I add prime or Amquel based on how much tap I add back.
I squirt and refill the tank back up.
Same temp(your hand is accurate to about +/- 1 degree F difference- pretty good really).
I'll add the ferts right after once the tank is full. Traces, KNO3, KH2PO4, GH booster. That's it.
You do this every day at 50%, you do not need to any other dosing and the system is extremely stable, but you cannot over do the water changes nor is it difficult to reset any dosing errors you might make by simply doing an extra water change or if there's a problem, do another water change, or a larger % say, 70% etc.
This resets the tank and rules out any nutrient related issue, because 70% or more of the tank is now just like a reference standard solution, that is the idea behind EI to begin with, 50% weekly seems like a lot of water to change unless you have high bioloads, but it really does not take long vs say 20% and we have clean and prune etc more often than that generally.
If you do daily 50-70% and dose back right after the water change, now after a week or so, you are going to be very very close the reference solution, no test kit needed.

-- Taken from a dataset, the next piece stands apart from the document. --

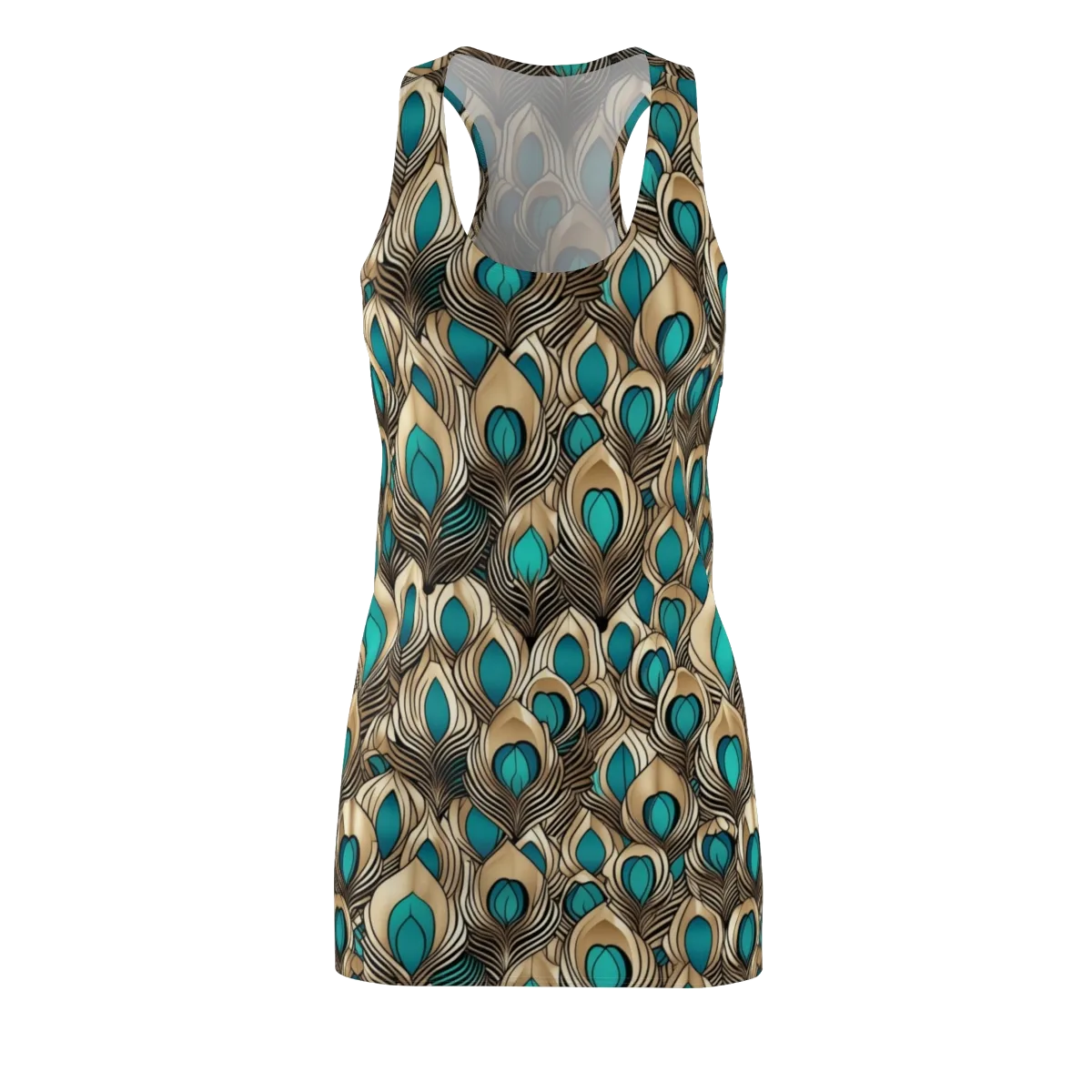 Gilded Feather on Racerback Dress — Front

So you can rule out any such errors with nutrients rather easily with water changes and dosing with dry powders or liquids. Light can be measured some what reasonably these days using a PAR meter, leaving only CO2 as the thorn in everyone's side.

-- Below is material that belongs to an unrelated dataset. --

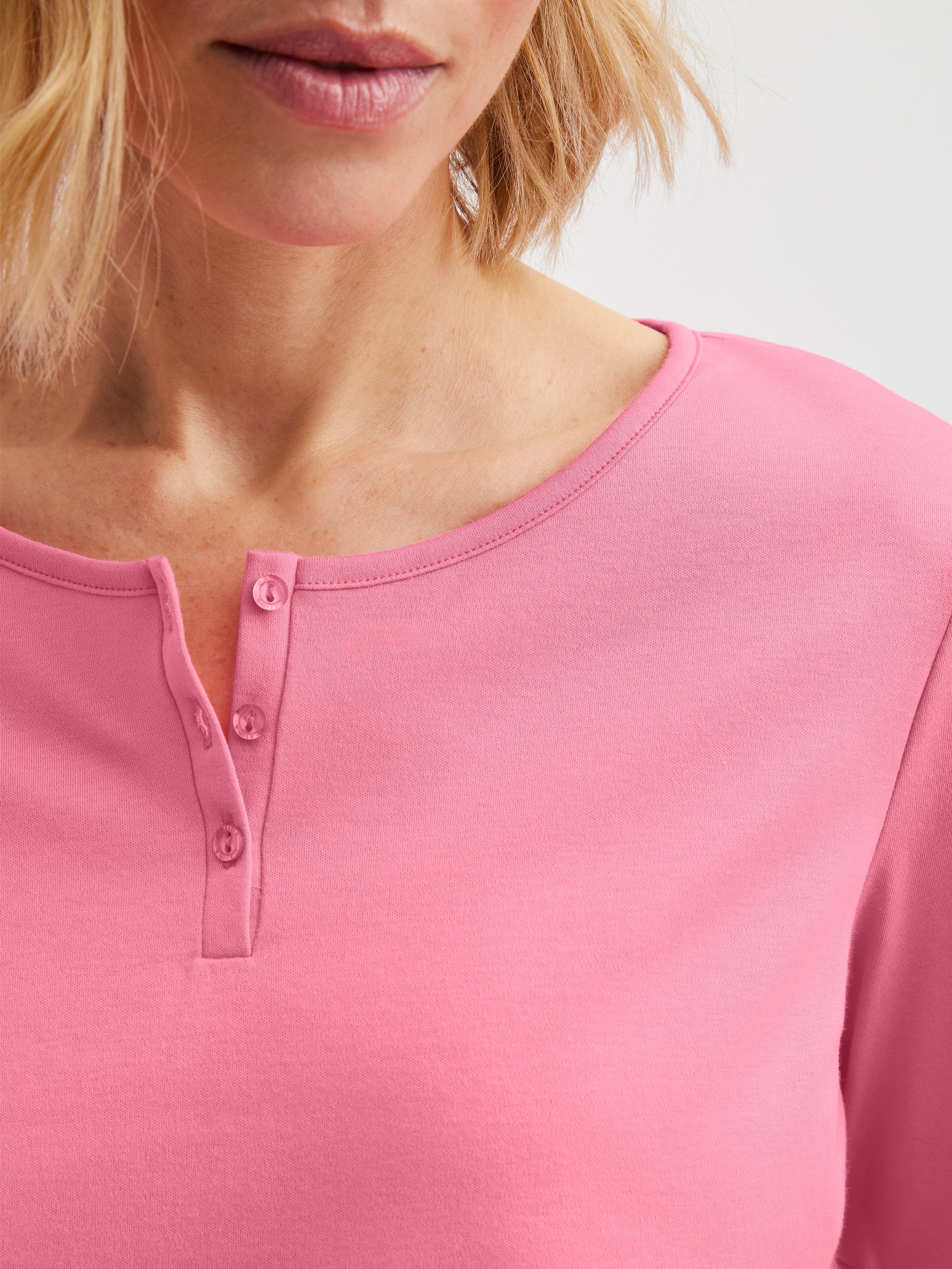 DAMEN Shirt langarm (Sugar Melon)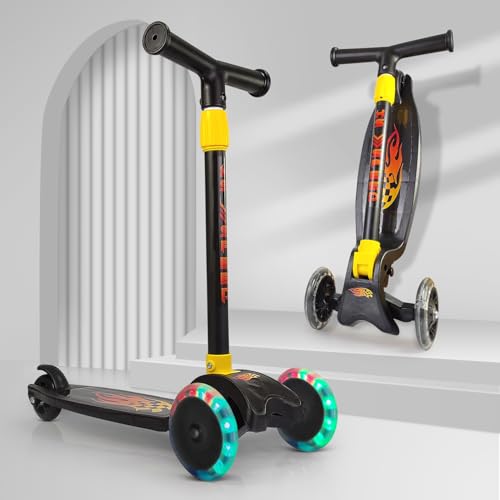 NHR Kick Scooter for Kids, Foldable Kids Scooter with 4 Adjustabl...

Common aquarium care things like filter cleaning and other basics often get over looked at times also. But those can be addressed also.
The general idea it limit the amount of variables, rule things out and leave yourself with only a few things to monkey with. If you try and measure and test every darn thing, it's simply too much work, data to mull through, too hard to interpt.

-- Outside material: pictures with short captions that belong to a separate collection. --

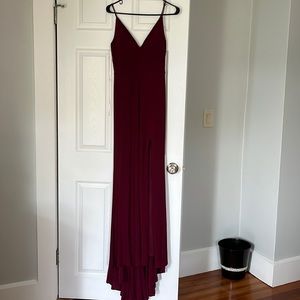 Lulu’s Maroon Prom dress. Worn once and size 3 (would fit a size 2).
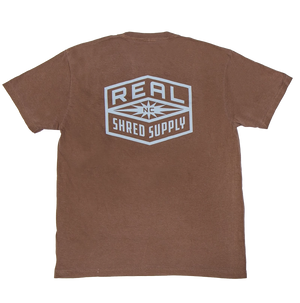 REAL Shred Supply Tee-Espresso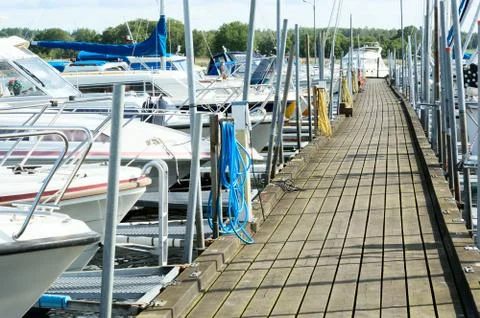Marina in summer Stock Photos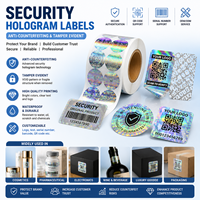Etiquetas de Seguridad Anti-Falsificación con Holograma UV Autoadhesivas Personalizadas APZ, Código QR, a Prueba de Manipulación, Garantía, Promoción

Some think they have to do that. There are easier ways to get around it.
Some might hate water changes, so they are willing to do the calibrations and use the test kits and live with the assumptions. That's fine as well. I have great tap, so I use it and make and automate the water changes to remove the issues with changing water. You cannot automate the test however. I also have my arm in 24" or more of water if the tank is full, I like 1/2 the water gone so I can work and prune and tend the tank, this hobby is about aquatic horticulture, not set and never touch again.
You can do either, but generally it's better for most folks to get in and prune and clean with the tank 1/2 full, so while it drains and refills, that gives you about 10-60 minutes to clean inside depending on the fill rate etc.